→ What you will do
Present every line of the entries below as one numbered list, skipping blank lines and leaving out the pictures.

[Spatial questions tied to pictures]
-*-*-

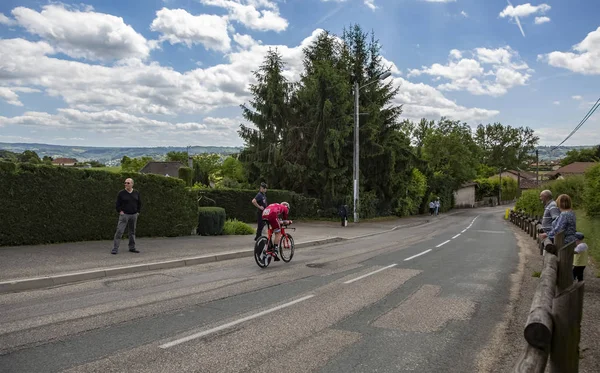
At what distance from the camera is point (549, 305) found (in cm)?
342

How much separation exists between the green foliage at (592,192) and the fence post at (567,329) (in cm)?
1372

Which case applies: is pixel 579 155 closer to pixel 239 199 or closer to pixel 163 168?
pixel 163 168

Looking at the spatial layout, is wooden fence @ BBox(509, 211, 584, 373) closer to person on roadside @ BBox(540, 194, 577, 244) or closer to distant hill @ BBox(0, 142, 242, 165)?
person on roadside @ BBox(540, 194, 577, 244)

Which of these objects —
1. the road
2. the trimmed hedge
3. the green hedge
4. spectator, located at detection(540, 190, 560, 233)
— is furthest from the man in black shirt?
the trimmed hedge

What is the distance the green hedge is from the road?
4141mm

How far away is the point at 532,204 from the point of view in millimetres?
33031

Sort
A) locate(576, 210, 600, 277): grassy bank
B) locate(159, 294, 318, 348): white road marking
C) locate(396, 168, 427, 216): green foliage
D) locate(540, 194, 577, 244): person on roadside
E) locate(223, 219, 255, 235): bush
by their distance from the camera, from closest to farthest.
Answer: locate(159, 294, 318, 348): white road marking < locate(540, 194, 577, 244): person on roadside < locate(576, 210, 600, 277): grassy bank < locate(223, 219, 255, 235): bush < locate(396, 168, 427, 216): green foliage

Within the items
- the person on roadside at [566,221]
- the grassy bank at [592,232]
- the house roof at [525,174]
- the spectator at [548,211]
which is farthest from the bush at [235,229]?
Result: the house roof at [525,174]

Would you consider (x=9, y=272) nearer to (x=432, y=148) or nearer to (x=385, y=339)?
(x=385, y=339)

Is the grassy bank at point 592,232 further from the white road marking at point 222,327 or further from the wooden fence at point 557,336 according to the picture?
the wooden fence at point 557,336

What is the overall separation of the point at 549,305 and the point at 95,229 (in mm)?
12591

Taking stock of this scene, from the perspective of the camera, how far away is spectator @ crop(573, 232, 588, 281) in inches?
292

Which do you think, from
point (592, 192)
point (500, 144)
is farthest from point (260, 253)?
point (500, 144)

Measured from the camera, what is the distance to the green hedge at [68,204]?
11.1m
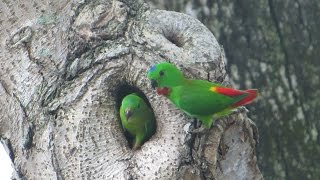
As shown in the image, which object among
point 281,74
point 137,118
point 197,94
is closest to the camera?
point 197,94

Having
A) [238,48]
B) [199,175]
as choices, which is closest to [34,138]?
[199,175]

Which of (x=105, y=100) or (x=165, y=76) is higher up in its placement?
(x=165, y=76)

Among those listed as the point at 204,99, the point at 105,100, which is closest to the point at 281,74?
the point at 204,99

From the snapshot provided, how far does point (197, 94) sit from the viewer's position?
299cm

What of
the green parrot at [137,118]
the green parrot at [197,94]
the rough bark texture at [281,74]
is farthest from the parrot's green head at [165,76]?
the rough bark texture at [281,74]

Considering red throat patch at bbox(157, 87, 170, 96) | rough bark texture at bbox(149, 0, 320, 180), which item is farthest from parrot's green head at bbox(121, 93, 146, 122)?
rough bark texture at bbox(149, 0, 320, 180)

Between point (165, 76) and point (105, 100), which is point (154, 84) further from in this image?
point (105, 100)

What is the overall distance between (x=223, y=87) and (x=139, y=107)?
287 mm

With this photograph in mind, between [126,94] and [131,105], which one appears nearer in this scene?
[131,105]

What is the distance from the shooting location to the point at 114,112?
3127mm

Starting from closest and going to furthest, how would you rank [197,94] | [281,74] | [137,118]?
1. [197,94]
2. [137,118]
3. [281,74]

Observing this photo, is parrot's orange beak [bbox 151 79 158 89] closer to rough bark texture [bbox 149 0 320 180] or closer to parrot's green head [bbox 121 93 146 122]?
parrot's green head [bbox 121 93 146 122]

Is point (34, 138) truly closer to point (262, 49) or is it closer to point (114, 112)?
point (114, 112)

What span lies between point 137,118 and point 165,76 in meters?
0.19
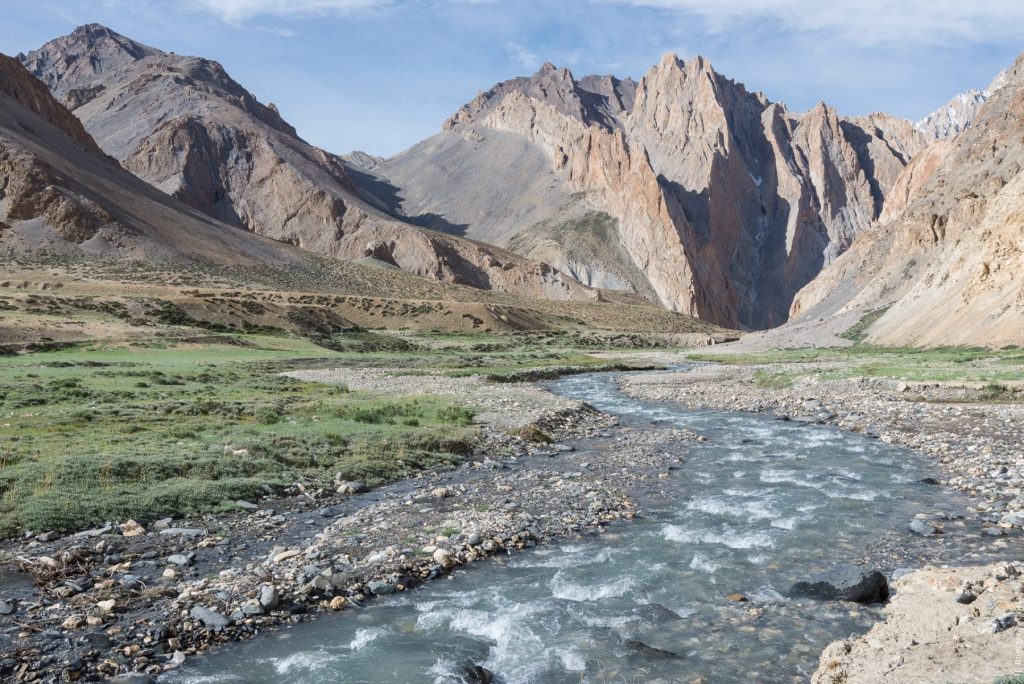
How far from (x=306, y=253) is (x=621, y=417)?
493ft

-*-*-

→ Final answer
1. At what distance from the camera is point (549, 305) found (in cm)?
2. 342
3. How much separation exists between the green foliage at (592,192) and the fence post at (567,329) (in cm)?
4. 1372
5. Which case applies: is pixel 579 155 closer to pixel 239 199 or closer to pixel 163 168?
6. pixel 163 168
7. Looking at the spatial layout, is wooden fence @ BBox(509, 211, 584, 373) closer to person on roadside @ BBox(540, 194, 577, 244) or closer to distant hill @ BBox(0, 142, 242, 165)?
8. person on roadside @ BBox(540, 194, 577, 244)
9. Which of these objects —
10. 1. the road
11. 2. the trimmed hedge
12. 3. the green hedge
13. 4. spectator, located at detection(540, 190, 560, 233)
14. — is furthest from the man in black shirt?
15. the trimmed hedge
16. What is the distance the green hedge is from the road?
17. 4141mm
18. How far away is the point at 532,204 from the point of view in millimetres?
19. 33031
20. Sort
21. A) locate(576, 210, 600, 277): grassy bank
22. B) locate(159, 294, 318, 348): white road marking
23. C) locate(396, 168, 427, 216): green foliage
24. D) locate(540, 194, 577, 244): person on roadside
25. E) locate(223, 219, 255, 235): bush
26. by their distance from the camera, from closest to farthest.
27. Answer: locate(159, 294, 318, 348): white road marking < locate(540, 194, 577, 244): person on roadside < locate(576, 210, 600, 277): grassy bank < locate(223, 219, 255, 235): bush < locate(396, 168, 427, 216): green foliage
28. Within the items
29. - the person on roadside at [566,221]
30. - the grassy bank at [592,232]
31. - the house roof at [525,174]
32. - the spectator at [548,211]
33. which is farthest from the bush at [235,229]?
34. Result: the house roof at [525,174]
35. Would you consider (x=9, y=272) nearer to (x=432, y=148) or nearer to (x=385, y=339)?
36. (x=385, y=339)
37. Is the grassy bank at point 592,232 further from the white road marking at point 222,327 or further from the wooden fence at point 557,336 according to the picture?
38. the wooden fence at point 557,336
39. What is the overall separation of the point at 549,305 and the point at 95,229 (in mm)?
40. 12591
41. Taking stock of this scene, from the perspective of the camera, how far away is spectator @ crop(573, 232, 588, 281) in inches?
42. 292
43. Which do you think, from
44. point (592, 192)
45. point (500, 144)
46. is farthest from point (260, 253)?
47. point (500, 144)
48. Measured from the camera, what is the distance to the green hedge at [68,204]?
49. 11.1m
50. As shown in the image, which object among
51. point 281,74
52. point 137,118
53. point 197,94
54. is closest to the camera?
55. point 197,94
56. Having
57. A) [238,48]
58. B) [199,175]
59. as choices, which is closest to [34,138]?
60. [199,175]
61. Which of (x=105, y=100) or (x=165, y=76) is higher up in its placement?
62. (x=165, y=76)
63. Among those listed as the point at 204,99, the point at 105,100, which is closest to the point at 281,74?
64. the point at 204,99
65. From the snapshot provided, how far does point (197, 94) sit from the viewer's position?
66. 299cm
67. What of
68. the green parrot at [137,118]
69. the green parrot at [197,94]
70. the rough bark texture at [281,74]
71. is farthest from the parrot's green head at [165,76]?
72. the rough bark texture at [281,74]
73. Considering red throat patch at bbox(157, 87, 170, 96) | rough bark texture at bbox(149, 0, 320, 180), which item is farthest from parrot's green head at bbox(121, 93, 146, 122)?
74. rough bark texture at bbox(149, 0, 320, 180)
75. Between point (165, 76) and point (105, 100), which is point (154, 84) further from in this image?
76. point (105, 100)
77. What is the overall distance between (x=223, y=87) and (x=139, y=107)?
78. 287 mm
79. With this photograph in mind, between [126,94] and [131,105], which one appears nearer in this scene?
80. [131,105]
81. What is the distance from the shooting location to the point at 114,112?
82. 3127mm
83. Starting from closest and going to furthest, how would you rank [197,94] | [281,74] | [137,118]?
84. 1. [197,94]
85. 2. [137,118]
86. 3. [281,74]
87. Observing this photo, is parrot's orange beak [bbox 151 79 158 89] closer to rough bark texture [bbox 149 0 320 180] or closer to parrot's green head [bbox 121 93 146 122]?
88. parrot's green head [bbox 121 93 146 122]
89. Is point (34, 138) truly closer to point (262, 49) or is it closer to point (114, 112)?
90. point (114, 112)
91. What span lies between point 137,118 and point 165,76 in meters?
92. 0.19
93. How far from (x=306, y=253) is (x=621, y=417)?
94. 493ft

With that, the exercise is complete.